Monday, August 21, 2017

Well-tuned dramatic intent accompanies BK Opera's simple but effective La Traviata


Simple but effective, with a few notable performances, although not without issue, the heart of Verdi's La Traviata remains in place in BK Opera's latest production.

BK Opera chorus, La Traviata
A woman's portrait shaped by soft-coloured camellias forms the centrepiece of the company's sharp-looking promotional material, an idea that no doubt stems from the source of Verdi's popular mid-period work, Alexandre Dumas' 1848 novel, La Dame aux Camélias or The Lady of the Camillias. They also come incorporated into director Kate Millet's work as back-wall projections as part of a range of flowers in a botanical parade of time-lapse photography of blossoming beauty. They're succulent and sexual but they don't strike with theatrical impact in the small display field they are allotted below the prominent English surtitles.

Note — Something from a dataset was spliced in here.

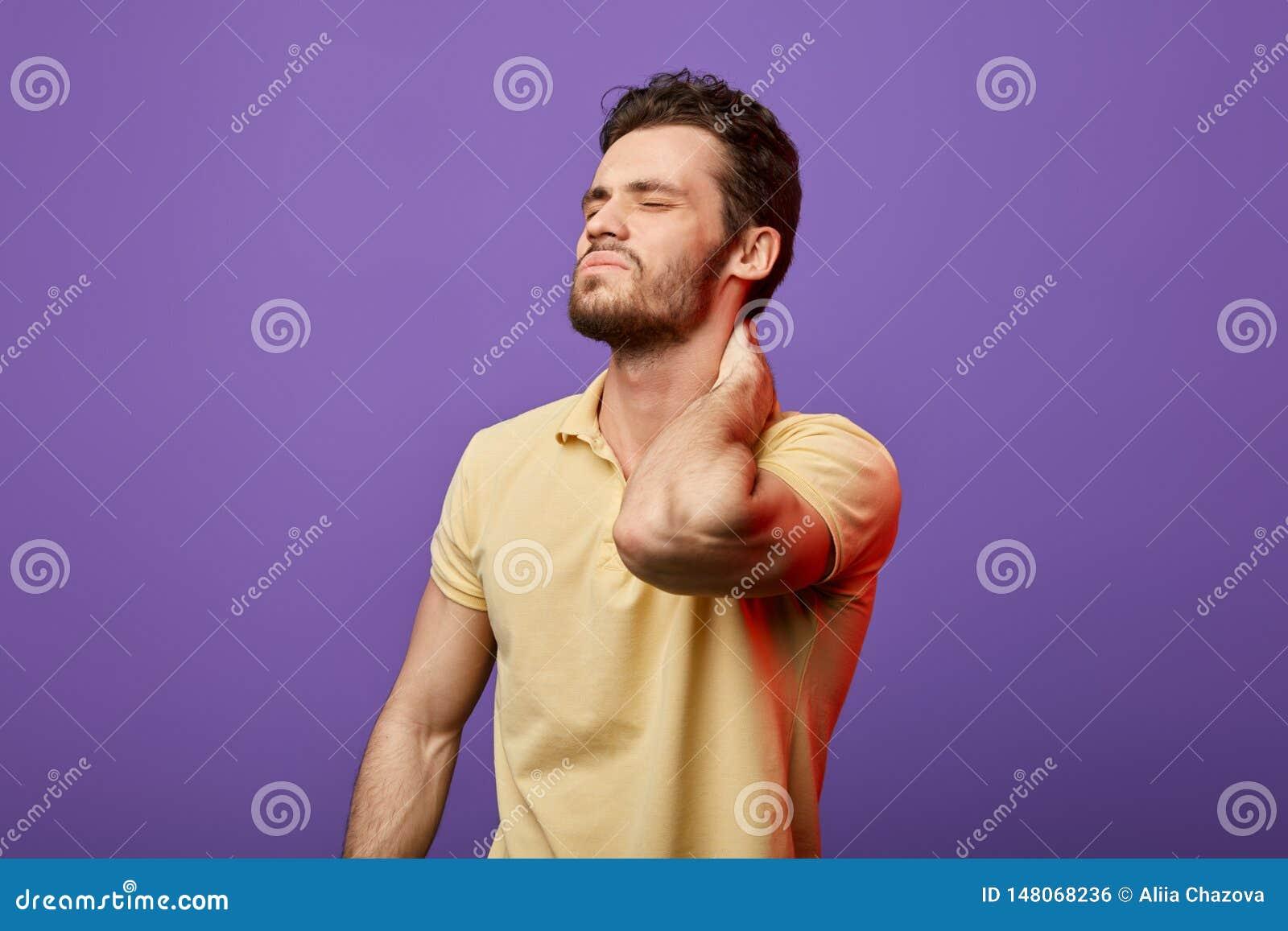 Hombre enfermo que se sostiene el cuello, individuo con lesión del músculo, teniendo dolor en su cuello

There are no shortage of clever ideas brought to the table in an overall vision that balances the background of gaiety and an accumulation of fateful circumstances that envelop Violetta Valéry's world but some are not resolved in a way that enhance the audience's experience. The large space of the arch-ceilinged Reid Street Auditorium is pleasantly serviceable for the cast of young singers but the results are mixed with the audience seating placed perpendicular to a small open stage area facing a central aisle where some of the action occurs.

In a fine start, Act 1 opens with a small, lively ensemble of bunny-eared sex kittens ready to party at Violetta's salon in every which well-choreographed raunchy way. In their see-through light silken ivory outfits, the feel is 1940s, attractive alongside the attending men in black and white formals. Together, they do decent work of setting a scene of debauchery and harmonising richly in voice.

Rada Tochalna as Violetta
The aisle works a close-up treat for Act 2's encounter between Violetta, a radiant Rada Tochalna who lays out a beautifully paced interpretation and breezes firmly through ornamentations, and Giorgio Germont, a role well considered in portraying him as Alfredo's brother and who Josh Erdelyi-Gotz brought warmth, forthrightness and emotional weight. But the effect was compromised by lighting that the audience's eyes take a direct hit from.

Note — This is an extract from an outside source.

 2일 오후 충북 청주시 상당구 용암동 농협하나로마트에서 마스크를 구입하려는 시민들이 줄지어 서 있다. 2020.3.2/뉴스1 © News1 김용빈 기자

Violetta's bedroom, scene of Act 3, starts well enough on the stage, though wasn't there something more than a hall chair that Violetta could sit ill and dying on? Tochalna made the most of it as the confidence and drama in her performance took a further leap but the final tragedy is played out sprawled on the aisle floor, blocked from view. Had the area been raised, the desired effect could have been delivered more effectively for a dying Violetta being nursed by a distraught Alfredo, who Patrick MacDevitt brought bull-at-a-gate temperament and a jealous streak to but tended to push vocal warmth through an overwhelming roaring forte in the top range with it.

In smaller roles that include Beth Paterson's pasty-gothic Flora and Stephen Carolane's upbeat Gastone, Finn Gilheany makes the biggest impression with his warm and burnished-voiced Barone Douphol. The role of Violetta's maid, Annina, is doubled and delivered with sweet humility by Alicia Groves and Lara Vosciano. Dottore Grenvil is, positively why not, a female doctor - for this, luscious and creamy mezzo soprano Lisa Lally elevated a minor role memorably after her solid contribution as part of the chorus.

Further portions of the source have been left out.